Eight years ago, Oregon Wild increased our involvement in the years-long effort to reform the Oregon Forest Practices Act (OFPA), working with community groups, fish conservation, public health, and environmental organizations around the state.
In 2015, a strong coalition of Oregon legislators, working on behalf of rural residents and public environmental health interests, pursued legislation to increase public transparency and accountability around uses of aerial pesticide and herbicide spraying. It would have created a notification system for aerial spray and set up a process for making rules about spraying close to homes, schools, and drinking water. Unfortunately, SB 613 was shunted to a closed-door working group where it languished, while another committee produced a watered-down bill backed by the timber industry.
After the legislature failed to act to limit aerial spraying in 2015, Oregon Wild and our partners decided to file three initiative proposals for potential inclusion on the 2016 ballot. All three initiatives would have stopped aerial pesticide sprays in watersheds that are a source of drinking water, and near homes and schools. We were, unfortunately, unable to move the initiative forward in time to qualify for the ballot.
In 2017, Oregon Wild and many of our partners worked with legislators and community groups to introduce several ideas to the legislature that could dramatically improve forest and drinking water protections, and help people protect themselves from aerial spray. Again, the legislature failed to move even the most common-sense reforms out of committee.
In 2018 and 2019, we continued building support for logging and spray reform, and worked with partners and campaign experts to craft a new round of ballot measures - beginning the qualification process in the fall of 2019. These initiatives would require no-spray buffers of 500 feet from water bodies, no-cut buffers varying from 50-100 feet on streams, and new rules for steep slope logging. The saga of Initiative Petitions 35, 36, and 37 unfolded in a battle with Oregon’s Secretary of State, the subsequent filing of Initiative Petitions 45, 46, and 47, and taking the steps necessary to mount a major signature gathering campaign this year to qualify for the November 2020 ballot.
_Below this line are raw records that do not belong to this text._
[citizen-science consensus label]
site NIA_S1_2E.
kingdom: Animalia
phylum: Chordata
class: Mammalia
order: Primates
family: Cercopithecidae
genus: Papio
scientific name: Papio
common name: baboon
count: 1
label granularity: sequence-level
The possibility of finding some agreement for reform of forest practices with the timber industry happened quickly, and, as noted above, would not have been possible without the years of pressure by activists speaking up, organizing, gaining media attention, and exposing again and again the shortcomings of Oregon’s outdated forestry laws. Ultimately, the timber industry agreed that change is needed, and we are now on a course to finally get the changes activists have demanded for years.
If the spray reform bill passes in the coming weeks, the signatory parties have agreed to withdraw support for the Forest Waters ballot initiatives and the initiatives proposed by the timber industry. Even if that happens, there will still be a major need for citizens and activists to help move reforms forward.
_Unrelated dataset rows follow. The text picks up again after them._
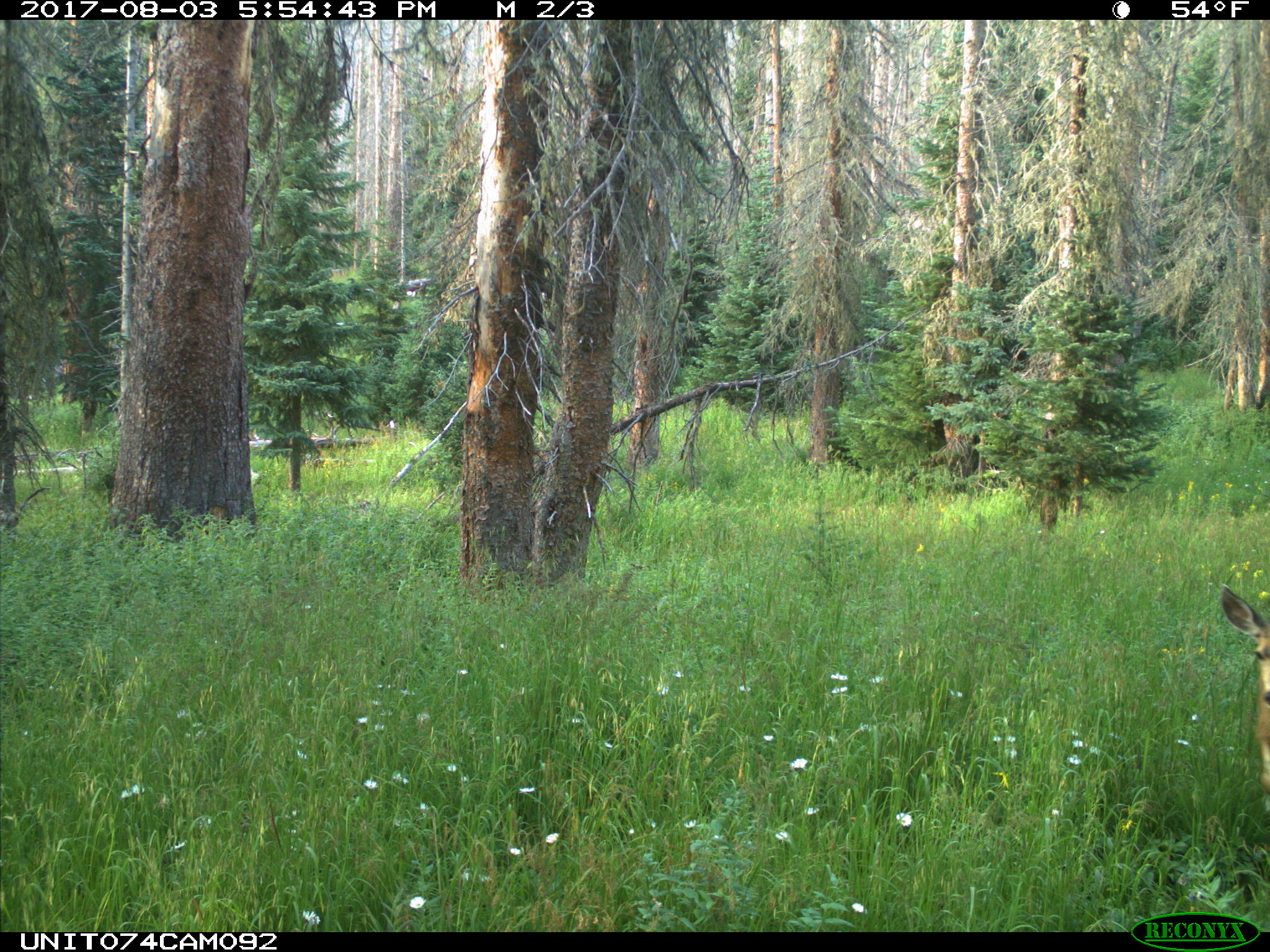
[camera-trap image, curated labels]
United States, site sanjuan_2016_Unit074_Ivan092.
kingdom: Animalia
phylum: Chordata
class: Mammalia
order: Artiodactyla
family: Cervidae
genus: Odocoileus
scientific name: Odocoileus hemionus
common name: mule deer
In the coming months, representatives from the timber and environmental groups that signed the MOU will be working with state and federal agencies to develop a process for what logging practice reforms will be addressed in Habitat Conservation Plan (HCP). The development of these changes will be informed by the best available science and will need to better protect fish and water quality by addressing the impacts of logging roads, logging on steep slopes, and logging near streams. These reforms have the potential to be significantly more comprehensive than what could have come out of the initiative process.
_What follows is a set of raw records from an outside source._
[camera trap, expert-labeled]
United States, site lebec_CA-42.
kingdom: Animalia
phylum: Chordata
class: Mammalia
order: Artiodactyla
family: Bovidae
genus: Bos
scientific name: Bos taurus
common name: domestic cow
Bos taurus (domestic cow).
As the HCP process plays out over the next few years, we will need our supporters to continue to speak up in favor of our forests, water, and wildlife during public comment opportunities, hearings, and other opportunities for citizen feedback. We know we have a long way to go to update Oregon’s weak forest laws so that we can address the impacts years of clearcutting has had on our climate, streams, fish, wildlife, and human health. The work is just beginning!